DESCRIPTION OF THE TASK
Of the lines in the data below, count the ones holding the string "Zealand", and answer with that number only.
Content starts
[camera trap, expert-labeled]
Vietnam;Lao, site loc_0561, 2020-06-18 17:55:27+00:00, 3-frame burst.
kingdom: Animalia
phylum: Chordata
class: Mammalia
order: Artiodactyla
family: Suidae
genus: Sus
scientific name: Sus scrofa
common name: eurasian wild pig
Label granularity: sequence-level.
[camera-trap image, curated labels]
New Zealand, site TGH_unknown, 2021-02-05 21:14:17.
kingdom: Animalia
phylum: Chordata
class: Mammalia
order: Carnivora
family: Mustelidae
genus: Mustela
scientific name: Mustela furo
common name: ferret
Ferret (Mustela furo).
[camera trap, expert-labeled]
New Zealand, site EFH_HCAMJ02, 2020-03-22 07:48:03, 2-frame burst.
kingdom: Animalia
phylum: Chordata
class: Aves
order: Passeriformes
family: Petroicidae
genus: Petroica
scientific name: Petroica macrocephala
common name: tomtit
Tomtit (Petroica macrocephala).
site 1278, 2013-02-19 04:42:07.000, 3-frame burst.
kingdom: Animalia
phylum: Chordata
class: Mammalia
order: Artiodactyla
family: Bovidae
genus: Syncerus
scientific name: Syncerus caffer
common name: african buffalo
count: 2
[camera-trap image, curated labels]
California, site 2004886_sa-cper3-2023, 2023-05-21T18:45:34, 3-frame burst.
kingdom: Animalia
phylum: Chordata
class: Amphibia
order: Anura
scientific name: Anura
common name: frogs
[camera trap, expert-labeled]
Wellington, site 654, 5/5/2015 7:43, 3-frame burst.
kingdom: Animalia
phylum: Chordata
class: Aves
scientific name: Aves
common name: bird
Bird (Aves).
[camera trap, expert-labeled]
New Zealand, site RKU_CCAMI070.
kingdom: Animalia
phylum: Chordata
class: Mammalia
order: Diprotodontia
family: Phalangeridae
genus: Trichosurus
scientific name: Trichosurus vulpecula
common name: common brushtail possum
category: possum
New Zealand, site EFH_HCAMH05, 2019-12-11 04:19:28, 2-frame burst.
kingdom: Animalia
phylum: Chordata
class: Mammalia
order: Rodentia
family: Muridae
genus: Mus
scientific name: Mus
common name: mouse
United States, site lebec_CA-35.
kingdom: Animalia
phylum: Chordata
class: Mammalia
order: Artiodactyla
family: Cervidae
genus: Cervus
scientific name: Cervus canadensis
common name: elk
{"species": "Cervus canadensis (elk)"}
Content ends
YOUR SOLUTION
4